> Exercise brief
Please copy the records exactly as they appear, with all pictures left out.

(Stored items)
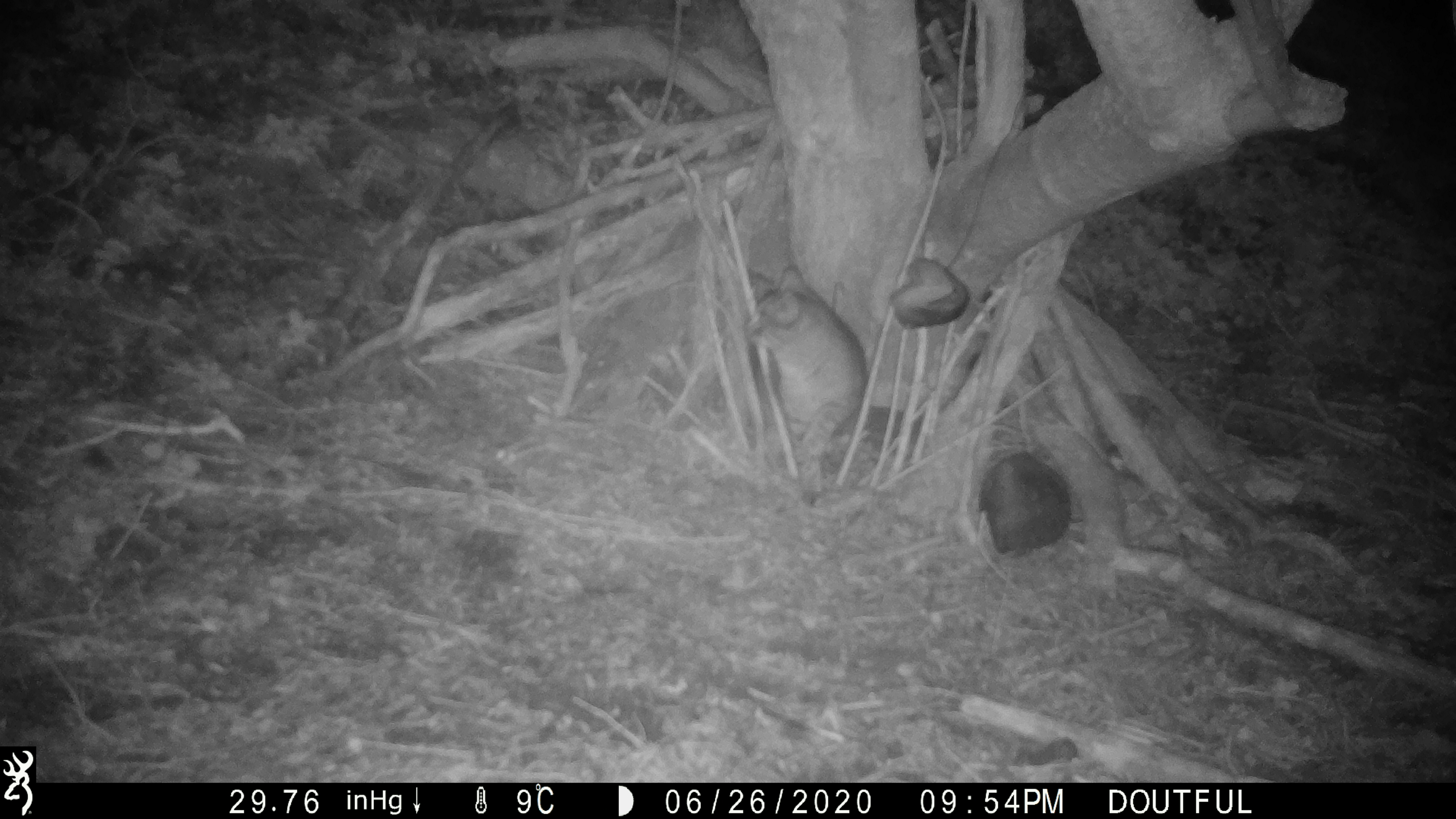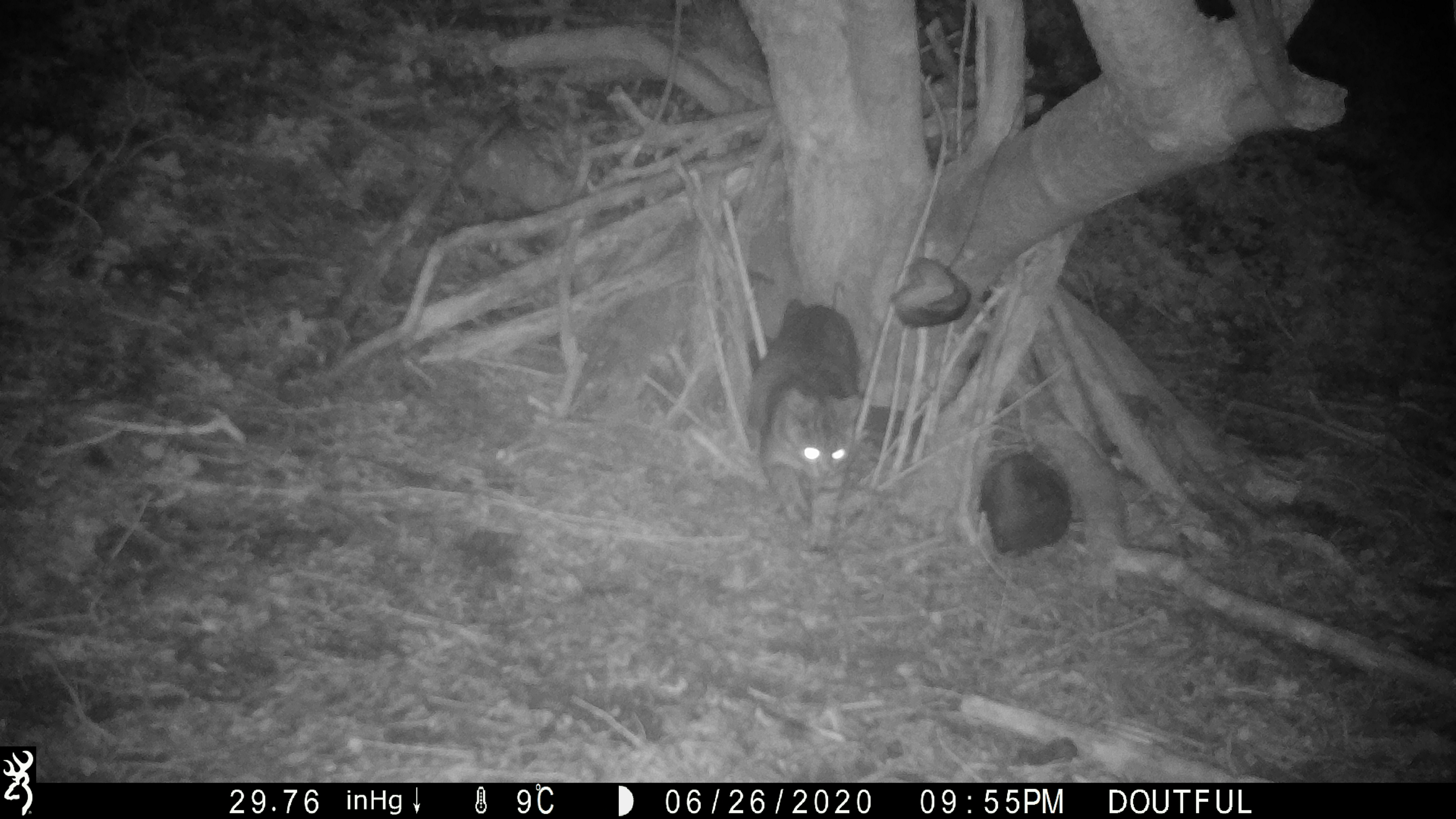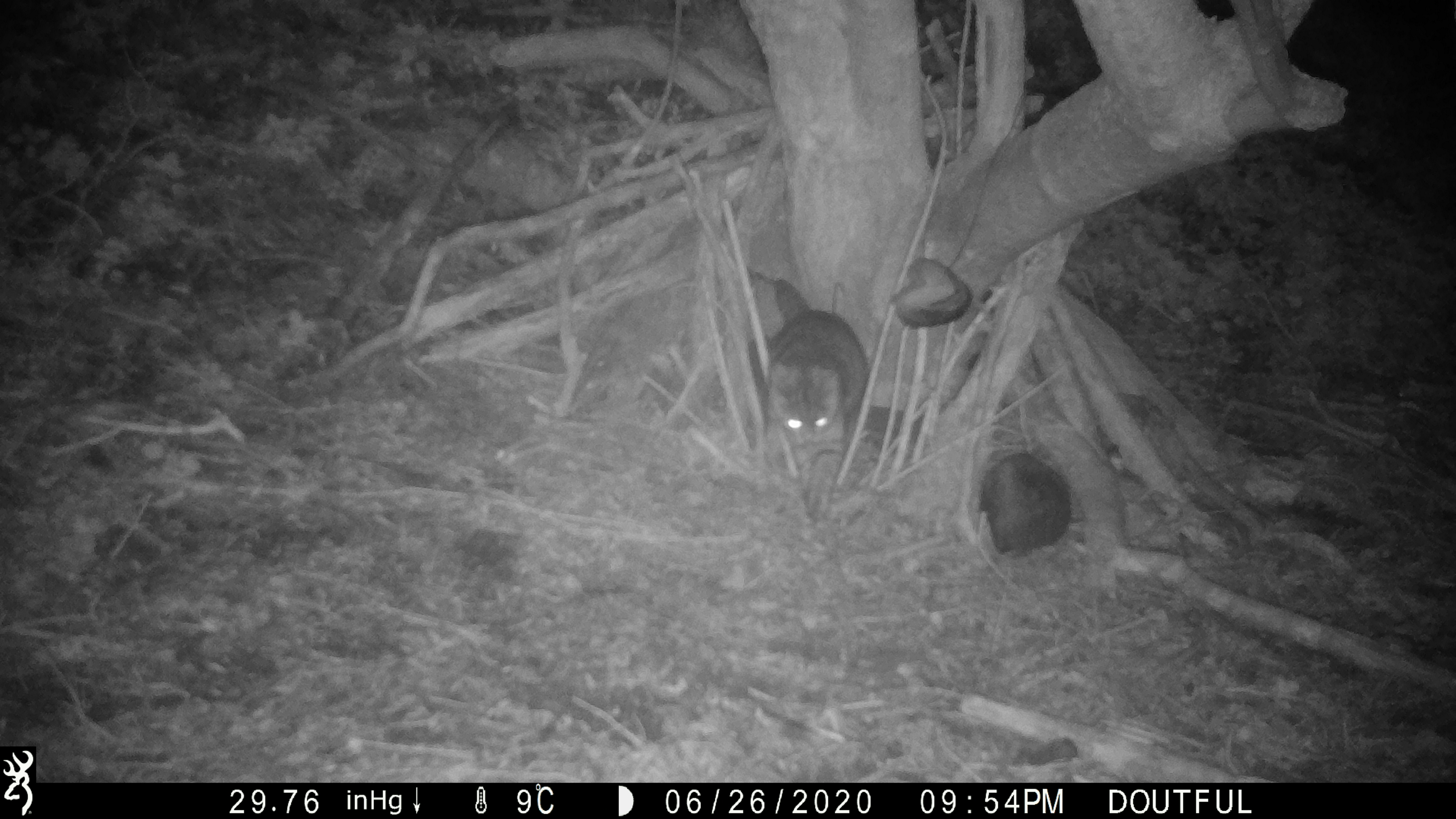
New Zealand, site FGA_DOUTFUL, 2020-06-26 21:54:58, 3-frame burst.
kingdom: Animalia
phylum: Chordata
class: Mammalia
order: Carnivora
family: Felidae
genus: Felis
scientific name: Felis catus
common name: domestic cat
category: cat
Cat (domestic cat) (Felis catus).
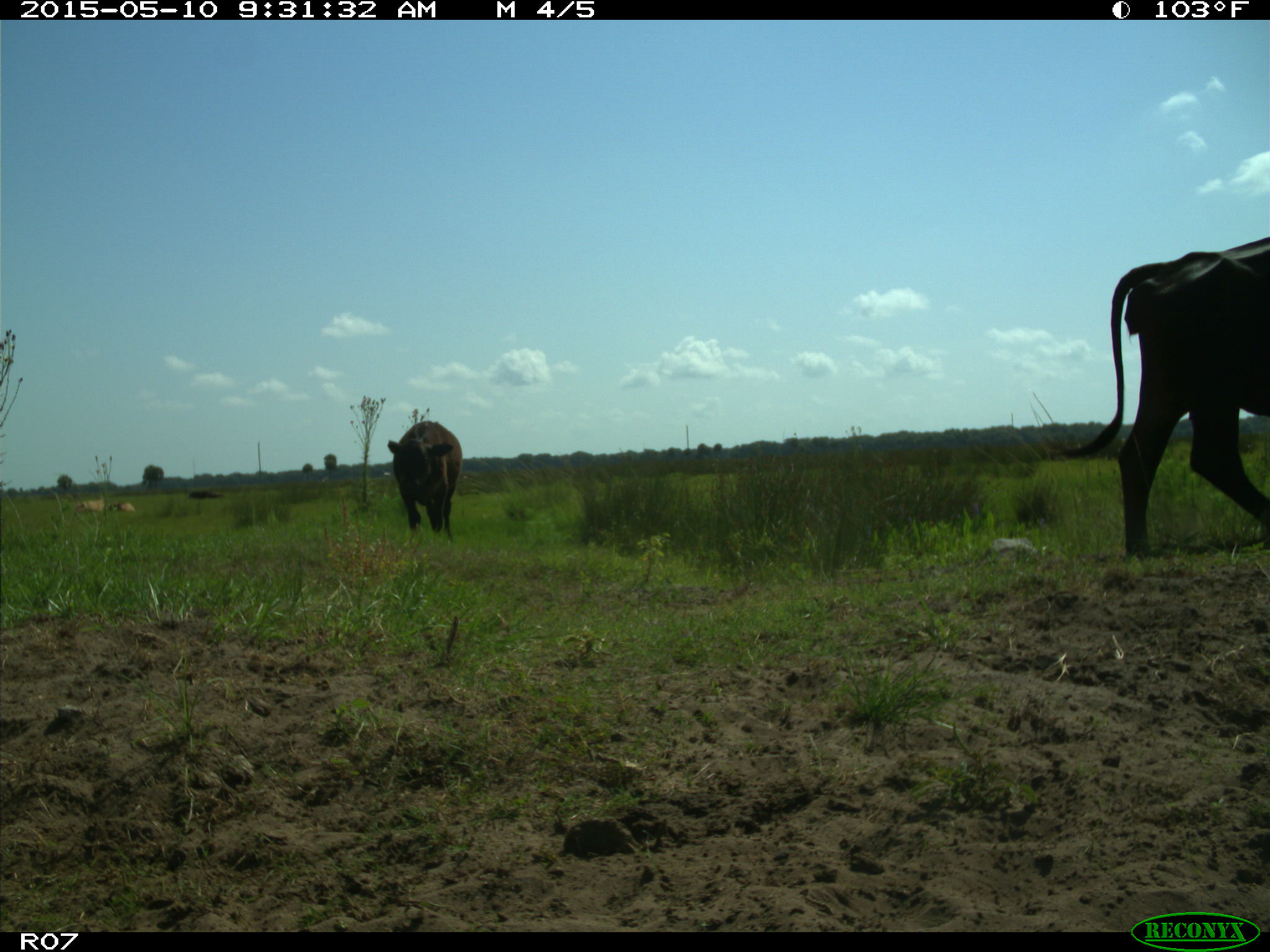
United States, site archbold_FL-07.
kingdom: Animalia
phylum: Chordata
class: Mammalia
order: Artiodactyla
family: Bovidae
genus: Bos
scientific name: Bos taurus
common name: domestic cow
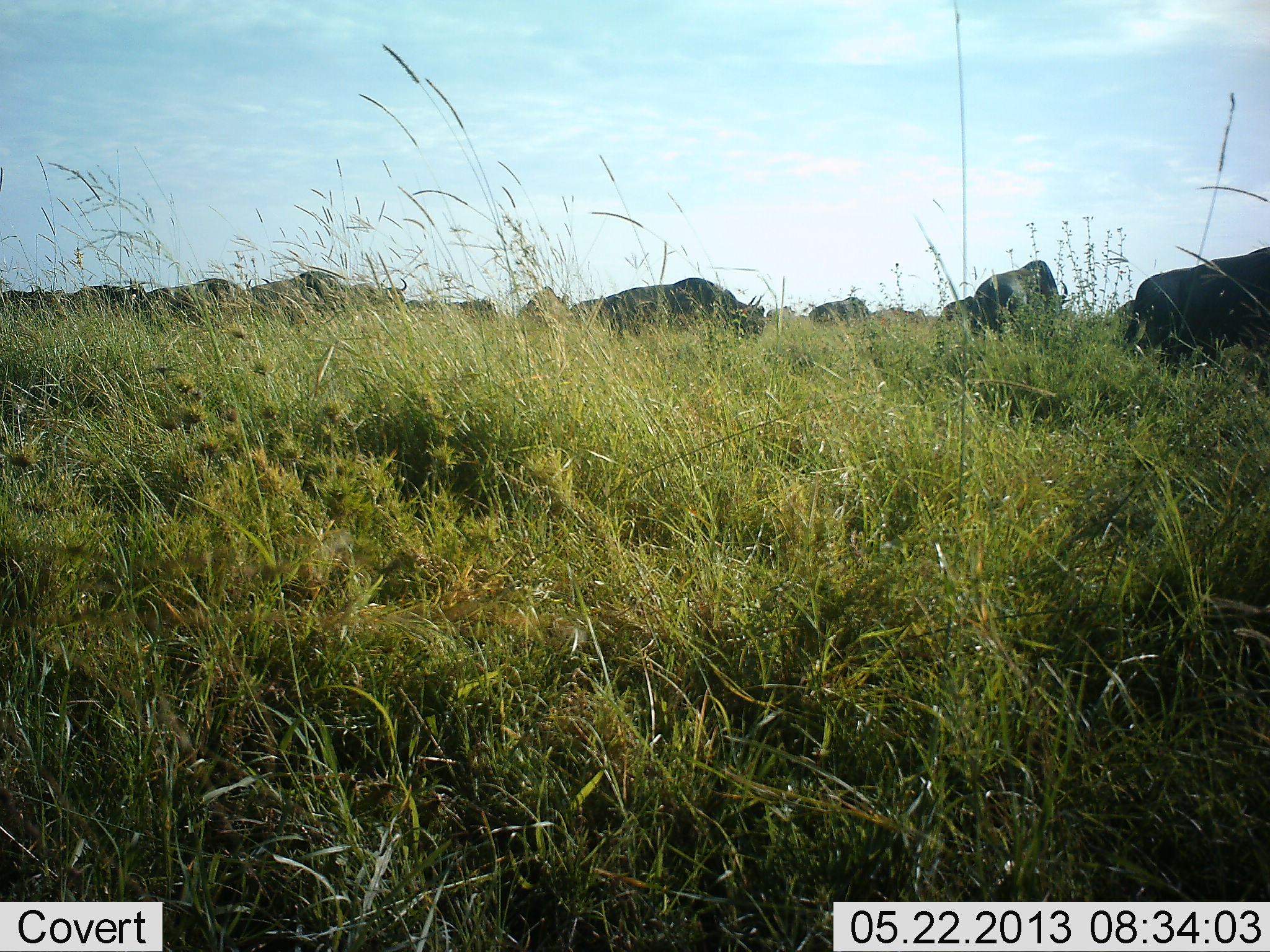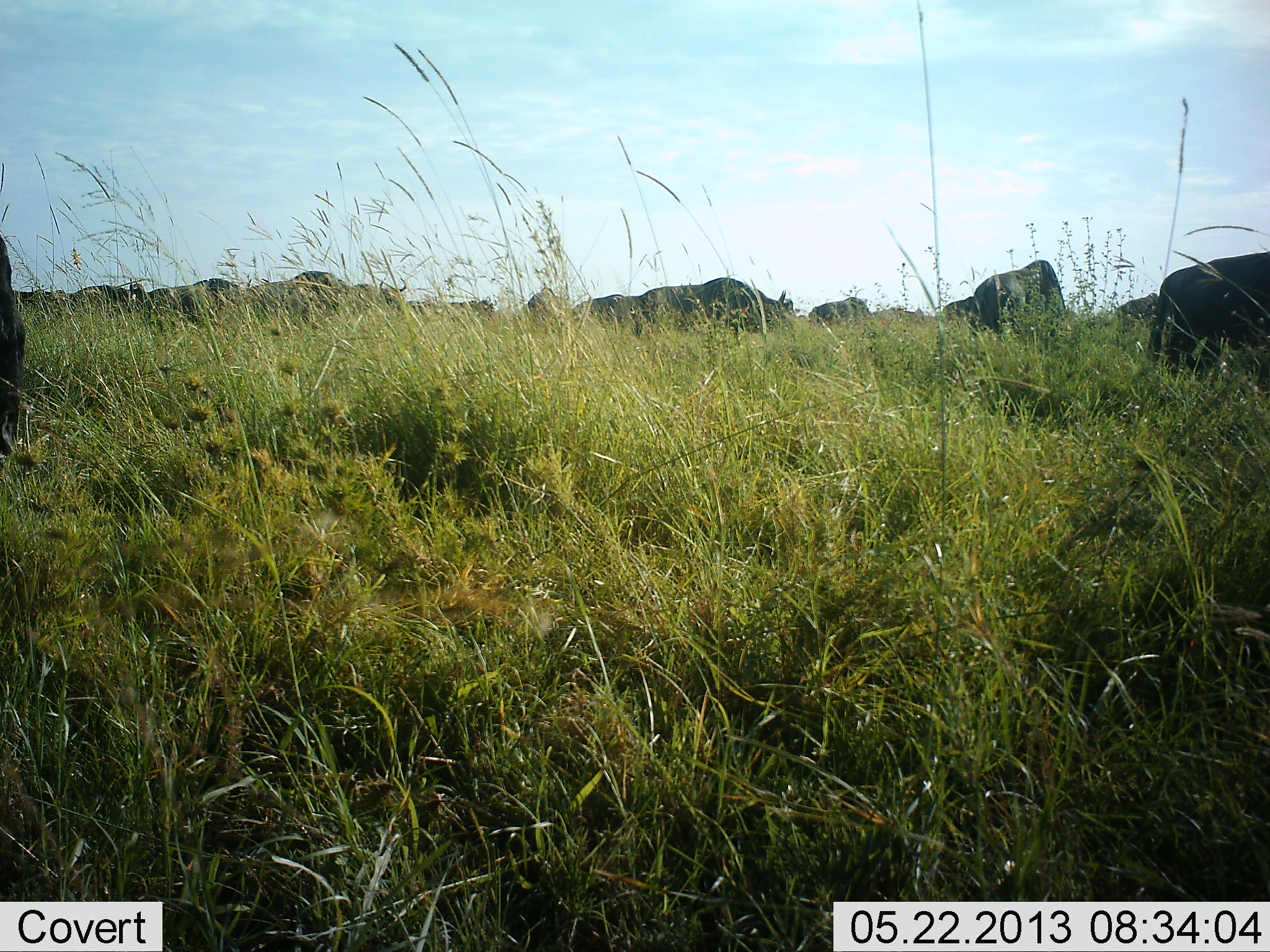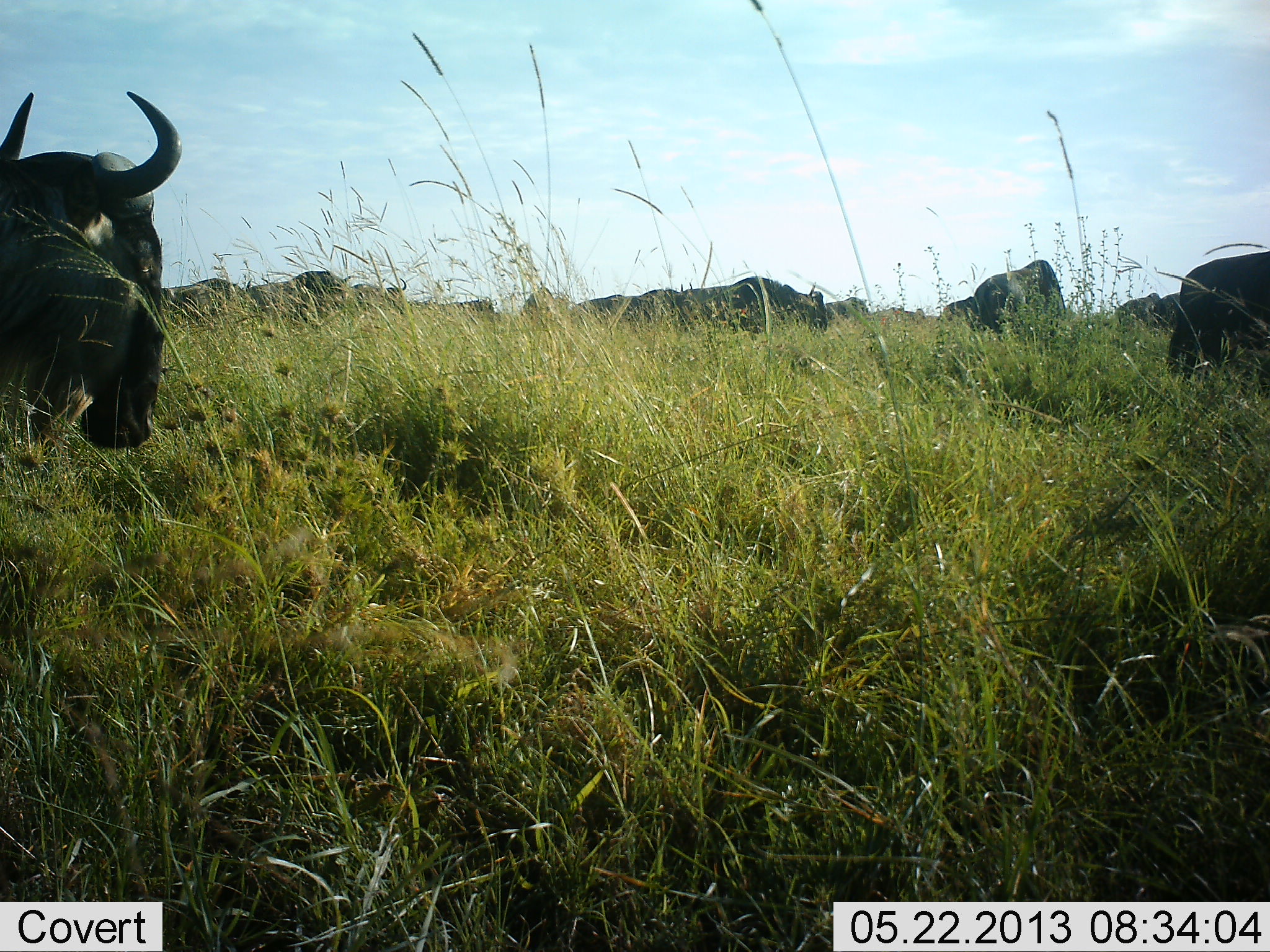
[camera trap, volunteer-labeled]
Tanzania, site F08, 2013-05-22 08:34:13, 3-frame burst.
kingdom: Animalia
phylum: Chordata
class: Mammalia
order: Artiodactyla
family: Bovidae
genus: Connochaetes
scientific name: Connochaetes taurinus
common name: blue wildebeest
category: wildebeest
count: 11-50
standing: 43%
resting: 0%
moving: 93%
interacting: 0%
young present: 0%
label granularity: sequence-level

> Answer
New Zealand, site FGA_DOUTFUL, 2020-06-26 21:54:58, 3-frame burst.
kingdom: Animalia
phylum: Chordata
class: Mammalia
order: Carnivora
family: Felidae
genus: Felis
scientific name: Felis catus
common name: domestic cat
category: cat
Cat (domestic cat) (Felis catus).
United States, site archbold_FL-07.
kingdom: Animalia
phylum: Chordata
class: Mammalia
order: Artiodactyla
family: Bovidae
genus: Bos
scientific name: Bos taurus
common name: domestic cow
[camera trap, volunteer-labeled]
Tanzania, site F08, 2013-05-22 08:34:13, 3-frame burst.
kingdom: Animalia
phylum: Chordata
class: Mammalia
order: Artiodactyla
family: Bovidae
genus: Connochaetes
scientific name: Connochaetes taurinus
common name: blue wildebeest
category: wildebeest
count: 11-50
standing: 43%
resting: 0%
moving: 93%
interacting: 0%
young present: 0%
label granularity: sequence-level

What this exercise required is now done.